Lyn's Picks: 29 Mar cover photo on Stagedoor
What's caught the attention of our resident critic this week?

Open Mic

The theatremaker behind the brilliant Bullet Catch returns with an interactive online show (available through Soho Theatre’s website) which poses the question: 'Do you remember the last really fun night out before the pandemic hit?' Directed by English Touring Theatre’s Richard Twyman, the show invites the audience to share their stories and secrets from the last year in a show that will be delivered live from Soho’s downstairs cabaret bar. Now, it may not sound like much but Drummond is an ingenious and always surprising theatremaker, and one who is often a bit of a magician in the way he incorporates the audience in his shows so that they become collaborators in the making of it. So, I’d say, well worth the risk.
--------
● Activities:
**a.** For each of the following statements, say whether it agrees with the theatre picks column, answering yes or no and quoting the deciding words of the text. (i) The show can be accessed through Soho Theatre's website. (ii) Drummond directs the show himself. (iii) The show is delivered live from an upstairs bar at Soho.
**b.** Write the next part of the weekly theatre picks column, starting after its final sentence.

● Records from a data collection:
--------
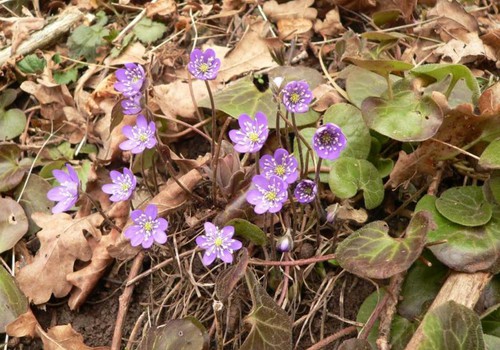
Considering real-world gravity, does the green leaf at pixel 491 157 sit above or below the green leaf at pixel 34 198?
above

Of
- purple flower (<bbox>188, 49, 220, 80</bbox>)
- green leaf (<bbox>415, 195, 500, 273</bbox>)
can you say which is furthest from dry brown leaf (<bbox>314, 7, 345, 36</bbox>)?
green leaf (<bbox>415, 195, 500, 273</bbox>)

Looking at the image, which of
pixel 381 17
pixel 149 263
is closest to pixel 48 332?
pixel 149 263

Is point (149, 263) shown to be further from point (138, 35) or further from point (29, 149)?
point (138, 35)

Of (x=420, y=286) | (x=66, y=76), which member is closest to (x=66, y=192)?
(x=66, y=76)

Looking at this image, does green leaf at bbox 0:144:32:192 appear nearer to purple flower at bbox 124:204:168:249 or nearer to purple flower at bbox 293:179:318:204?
purple flower at bbox 124:204:168:249

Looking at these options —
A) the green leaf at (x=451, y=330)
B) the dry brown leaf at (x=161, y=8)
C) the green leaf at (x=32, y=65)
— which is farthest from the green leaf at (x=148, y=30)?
the green leaf at (x=451, y=330)

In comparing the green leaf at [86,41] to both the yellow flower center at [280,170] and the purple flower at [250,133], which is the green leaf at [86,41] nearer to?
the purple flower at [250,133]

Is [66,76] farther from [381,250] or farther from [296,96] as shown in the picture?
[381,250]
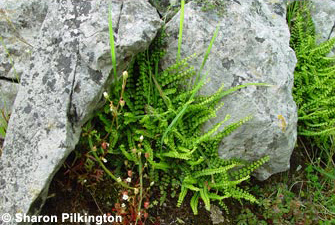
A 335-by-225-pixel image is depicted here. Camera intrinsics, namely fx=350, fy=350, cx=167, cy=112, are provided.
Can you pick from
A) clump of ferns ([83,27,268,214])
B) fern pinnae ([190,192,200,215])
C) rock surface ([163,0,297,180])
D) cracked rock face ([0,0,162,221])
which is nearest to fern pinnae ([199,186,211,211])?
clump of ferns ([83,27,268,214])

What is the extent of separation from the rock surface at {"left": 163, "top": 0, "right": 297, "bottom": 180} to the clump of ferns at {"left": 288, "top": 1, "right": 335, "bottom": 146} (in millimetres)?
614

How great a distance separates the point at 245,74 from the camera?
3.79 meters

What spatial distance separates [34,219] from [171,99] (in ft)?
5.76

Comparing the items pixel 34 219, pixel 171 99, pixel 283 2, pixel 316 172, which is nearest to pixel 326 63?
pixel 283 2

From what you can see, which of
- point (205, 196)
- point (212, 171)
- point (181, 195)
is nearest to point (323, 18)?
point (212, 171)

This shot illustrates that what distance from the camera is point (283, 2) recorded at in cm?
475

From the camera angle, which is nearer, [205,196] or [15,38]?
[205,196]

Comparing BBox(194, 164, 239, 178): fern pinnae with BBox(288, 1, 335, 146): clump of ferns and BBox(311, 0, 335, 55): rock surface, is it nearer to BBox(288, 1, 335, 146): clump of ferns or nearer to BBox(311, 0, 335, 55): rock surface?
BBox(288, 1, 335, 146): clump of ferns

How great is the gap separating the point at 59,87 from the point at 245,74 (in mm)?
1934

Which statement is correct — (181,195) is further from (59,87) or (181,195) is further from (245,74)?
(59,87)

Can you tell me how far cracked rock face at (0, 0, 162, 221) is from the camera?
297 centimetres

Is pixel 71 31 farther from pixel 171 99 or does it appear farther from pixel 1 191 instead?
pixel 1 191

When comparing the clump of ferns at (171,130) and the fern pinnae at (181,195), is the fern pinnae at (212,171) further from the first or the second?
the fern pinnae at (181,195)

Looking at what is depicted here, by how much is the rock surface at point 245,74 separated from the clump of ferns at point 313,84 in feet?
2.01
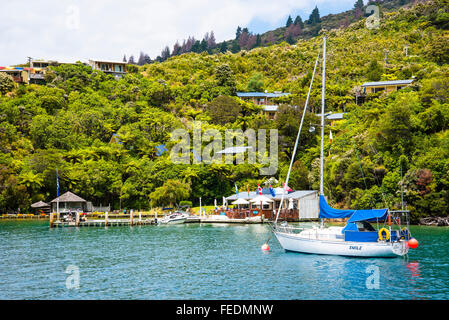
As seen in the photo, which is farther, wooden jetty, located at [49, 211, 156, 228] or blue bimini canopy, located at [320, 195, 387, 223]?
A: wooden jetty, located at [49, 211, 156, 228]

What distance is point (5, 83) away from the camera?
104 meters

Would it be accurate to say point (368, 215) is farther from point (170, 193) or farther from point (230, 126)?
point (230, 126)

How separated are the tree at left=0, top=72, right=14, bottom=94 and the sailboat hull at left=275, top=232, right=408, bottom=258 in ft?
312

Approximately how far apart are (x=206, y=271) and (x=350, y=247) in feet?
34.1

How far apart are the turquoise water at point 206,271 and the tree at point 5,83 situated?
249 ft

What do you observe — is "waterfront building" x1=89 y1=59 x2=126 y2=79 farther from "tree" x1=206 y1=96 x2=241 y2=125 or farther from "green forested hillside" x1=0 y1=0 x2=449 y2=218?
--------
● Responses to the tasks:
**a.**
(i) Yes: "available through Soho Theatre’s website"
(ii) No: "Directed by English Touring Theatre’s Richard Twyman"
(iii) No: "delivered live from Soho’s downstairs cabaret bar"

**b.**
Hysterical! The Hilarious History of Hysteria

Freud thought women suffered from it. The Victorians called it 'the vapours'. The Greeks thought it was caused by a wandering womb. In this new film, written and performed by Rebecca Buckle, and available via the Theatre Royal Stratford East website, the history of hysteria is uncovered in a comedy-lecture by a woman who is unafraid to label herself 'hysterical'. Mina Barber directs a show that charts thousands of years and takes us from Plato to the witch trials, as Buckle investigates a label that has been stuck on women for over 2,000 years.

The House of Bernarda Alba

There’s a final chance this week to catch Graeae’s fine 2017 revival of Lorca’s last great play completed shortly before his arrest and murder by Franco’s fascists in 1936. A co-production with Manchester’s Royal Exchange, the marvellous Kathryn Hunter plays the widowed matriarch Bernarda Alba who has locked her five daughters up in their Andalusian home and rules them with an iron will. An integrated cast of Deaf and disabled actors work brilliantly together in a production in which British sign language is used to add layers of meaning to Lorca’s text with its themes of power, punishment, thwarted desire and intimacy. Jo Clifford’s version is keen to the original’s political metaphor about repression and small acts of rebellion that take on greater significance.

You can find lots of streaming theatre shows - many of them available for free - in our Streamdoor guide

Cover image from Graeae's House Of Bernarda Alba.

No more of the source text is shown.